• WRITTEN PROBLEM:
Please pick out every line below that contains the word "point", and copy each of those lines in full.

• PROVIDED RECORDS:
++++

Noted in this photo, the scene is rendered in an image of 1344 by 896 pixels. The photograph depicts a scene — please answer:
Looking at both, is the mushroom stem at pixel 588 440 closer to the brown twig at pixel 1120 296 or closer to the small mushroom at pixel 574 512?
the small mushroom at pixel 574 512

++++

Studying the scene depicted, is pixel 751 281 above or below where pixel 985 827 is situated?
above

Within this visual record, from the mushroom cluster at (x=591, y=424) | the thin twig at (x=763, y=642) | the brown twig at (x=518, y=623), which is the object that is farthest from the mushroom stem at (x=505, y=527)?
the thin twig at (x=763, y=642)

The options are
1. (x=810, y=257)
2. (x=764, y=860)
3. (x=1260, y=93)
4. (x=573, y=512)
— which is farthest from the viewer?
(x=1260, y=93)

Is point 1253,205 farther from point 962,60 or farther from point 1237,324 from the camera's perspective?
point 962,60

++++

• WORKED ANSWER:
Is point 1253,205 farther from point 962,60 or farther from point 1237,324 from the camera's perspective?
point 962,60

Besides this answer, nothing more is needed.